Graphics / Sound Rating: ★★★☆☆
Game Controls Rating: ★★★★★
Gameplay Rating: ★★★★☆
User Interface Rating: ★★★★☆
Re-use / Replay Value Rating: ★★★★☆

Overall Rating: ★★★★☆

I was a bit skeptical of Drop7 when I first saw the screenshots. It’s nothing fancy to look at, and anyway, how hard could it be? Creating rows and columns with the proper number of falling blocks seemed simple—until I had to actually sit down and try it.

img_0032 Drop7 delivers some unique and challenging gameplay, and while I’ve yet to master it completely, I can say that it’s a pretty fun game. It really forces you to hone your logic skills, and the frantic battle for survival keeps the game going at a nice clip.

Area/Code bills Drop7 as “Tetris meets Sudoku,” but it’s really much simpler than that. In Drop7, you have to drop numbered discs into a 7×7 grid. The numbers run from 1 to 7; place a disc in a row or column where its number matches the number of discs, and the disc clears. After so many seconds, the level advances, and more discs bloom at the bottom of the screen. Eventually, gray discs begin to appear, whose numbers must be revealed by creating combos nearby, and if you’re like me, it’s the gray discs that lead to your eventual destruction. (They can’t clear until you reveal their numbers, either.) There are three different modes: Normal is as described; Hardcore starts with quicker levels (but no gray discs); and Sequence is exactly like Normal Mode, but with an identical sequence of discs for every time you (or any other player) goes through it, so you can perfect your strategy for that specific scenario.

img_00152I have to admit that I wasn’t an instant convert to the game, but as the levels progressed, I started to kind of obsess over it. For a reason that I can’t quite figure out, Drop7 is fun. It’s simple, and it’s challenging enough to keep you working. Combos take some skill to set up, and refining strategies in order to stave off death has yet to grow old. Drop7 is perfect for playing for distraction—when you’re on the phone, waiting in line, or just procrastinating on your couch—and it also holds up pretty well for long-term play. It’s just relaxing.

The graphics and sounds are very minimalistic, and while I can appreciate artsy minimalism (see EDGE!), I don’t particularly love the graphical presentation in Drop7. Still, it’s very functional, and the clean, crisp interface has grown on me.

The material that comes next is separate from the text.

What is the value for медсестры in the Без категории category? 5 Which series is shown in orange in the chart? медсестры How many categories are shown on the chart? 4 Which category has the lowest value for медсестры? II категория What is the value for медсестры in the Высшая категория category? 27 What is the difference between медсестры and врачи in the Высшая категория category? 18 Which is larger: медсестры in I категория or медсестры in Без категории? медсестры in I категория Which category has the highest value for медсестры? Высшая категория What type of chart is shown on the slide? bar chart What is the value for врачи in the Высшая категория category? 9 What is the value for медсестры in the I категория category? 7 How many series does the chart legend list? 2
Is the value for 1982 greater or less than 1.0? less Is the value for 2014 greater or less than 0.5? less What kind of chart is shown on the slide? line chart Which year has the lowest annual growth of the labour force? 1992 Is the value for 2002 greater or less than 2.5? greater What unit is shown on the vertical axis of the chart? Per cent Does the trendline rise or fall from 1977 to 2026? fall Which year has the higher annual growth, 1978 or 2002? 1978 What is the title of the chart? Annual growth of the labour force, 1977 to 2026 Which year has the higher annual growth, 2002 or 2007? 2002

There are a few things that I’d like to see in Drop7. When you finish a game, you’re launched into another one rather than the main menu, where you can select the game mode. Most significantly, the price point will be a sticking point with many. Glutted as the App Store is, five dollars is a hard asking price for a game without a lite version for sampling. Thankfully, Drop7 happens to based off of Chain Factor, which is available for free online play here. I have to say that I like Chain Factor’s graphics and sound effects better, sadly.

All in all, Drop7 is a fun, relaxing diversion. If you’re a fan of innovative, casual puzzle games, this one is for you, but if you’d like something more involved, look elsewhere. At its core, Drop7 is just one simple set of game mechanics, and that simplicity is both good and bad; you get a fun, easy-to-pick-up game, albeit one whose replay value is questionable. Nevertheless, I can’t help but recommend it. Despite (or because of?) its simplicity, Drop7 is a solid game and an even better timewaster.